Why hasn’t the Recorder made this obvious corruption the top of every page?
Why hasn’t the mayor resigned in shame? Why hasn’t her chief of staff?
They let this all happen, they knew! Where was the oversight?
If you haven’t read it — it is so much more than just passing over a guy for a promotion.
Getting a nurse fired and calling child services for revenge. Frightening an innocent man to the point of physical illness over dating a cop’s daughter.
Drunk-driving in cruisers, not to mention the fake promotions and uninvestigated accusations.
The Greenfield Police clearly do not care about protecting or serving anyone other than themselves.
I am ashamed and sorry that this happened in my city.
Shame on you all.
*Published February 2021 in Greenfield Recorder, Greenfield MA
The Greatest Country on Earth
I was born in America. I grew up a proud American. As I came to understand that we are a nation with a violent and sometimes cruel history, I learned to love America, warts and all. …
But then ...
Yesterday ...
I had to drive to a pharmacy in a storm and wait in a line in hopes of getting some leftover vaccine that might keep us alive a bit longer. I’m remembering the stories of people waiting in line to buy bread. I used to wonder … how could they let this happen?
I was third in line. The woman first in line had arrived 15 minutes earlier than me. She got the vaccine that day, I did not. Fifteen minutes. I thought to myself … what if I was a millionaire? I could walk up to this woman and offer her $10,000 cash for her spot and she would have taken it. Extrapolate just a tiny bit and you see … how was it that I could be in line instead of at work? How was it that I even knew to go check for leftovers, except that I have access to high-speed internet and a good running truck?
In the greatest country on earth, how is it that to get medical care I have to use the skills I learned to buy concert tickets online through TicketMaster?
This is not a COVID-19 problem.
This is an America problem.
I was born here and raised here and I know that there is evil and I know that there is good but this American In-between is getting to be too much.

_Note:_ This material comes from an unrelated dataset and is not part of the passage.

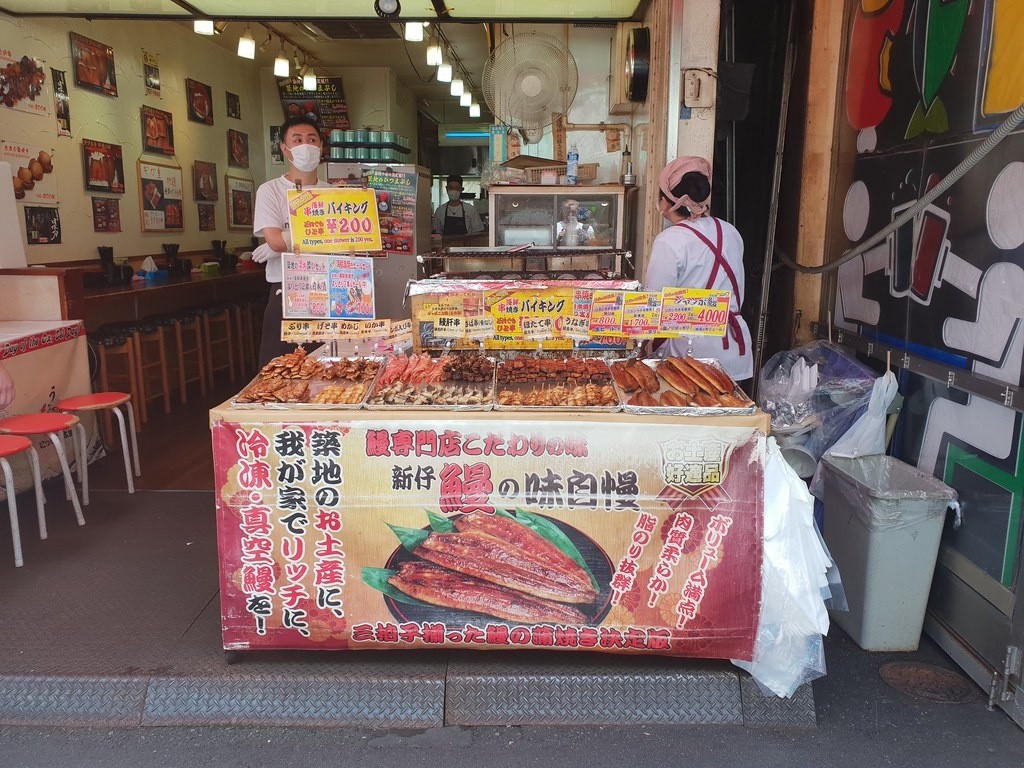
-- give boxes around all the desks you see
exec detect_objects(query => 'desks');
[56,392,142,501]
[83,265,266,302]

*Published September 2020 in the Greenfield Recorder, Greenfield MA.
Are They Really Learning in Their Virtual Classroom?
Have an honest talk with your school age children.
Are they really learning right now in their virtual classroom? I’d wager the answer for the overwhelming majority is No.
Is that the fault of the student? No, they were never taught how to learn remotely. It takes completely different skills than learning in person. There are variables that just don’t exist in a school — internet connectivity, internet attention magnets, no eye contact, limited one-on-one help, volume controls, screen reading, brothers, sisters, just a world of differences that we can’t pretend don’t require new techniques to learn around.
Since March I haven’t seen a local, state or national plan to teach these skills.
Are the teachers to blame? No, they were hired to teach in a classroom. They went to school and practiced in a classroom; they were taught a pedagogy based on in-person teaching. This is akin to asking veterinarians to play doctor. They can, and often do play this role in an emergency, but they don’t become doctors forevermore after the event.
Since March I haven’t seen a local, state or national plan to teach these skills.
Our state and local school boards are telling us that this global emergency requires we enlist all the classroom teachers to automatically become online virtual education teachers. They are telling us that because it is unsafe for kids to be in classrooms in person that the only alternative is to “go online.”
Virtual education is useless for allowing parents to go to work.
Virtual education will fail our students if they and the teachers aren’t trained in its use.
Physical classroom education is stupid and deadly right now.
Maybe we need to think bigger, shut down all schools completely, and use that time to teach our students, teachers, faculty and family what it takes to succeed in a remotely connected world.
We need to stop pretending COVID will just go away, and we need to wake up to the new reality.
This half-assed approach to education isn’t helping teachers, students or parents.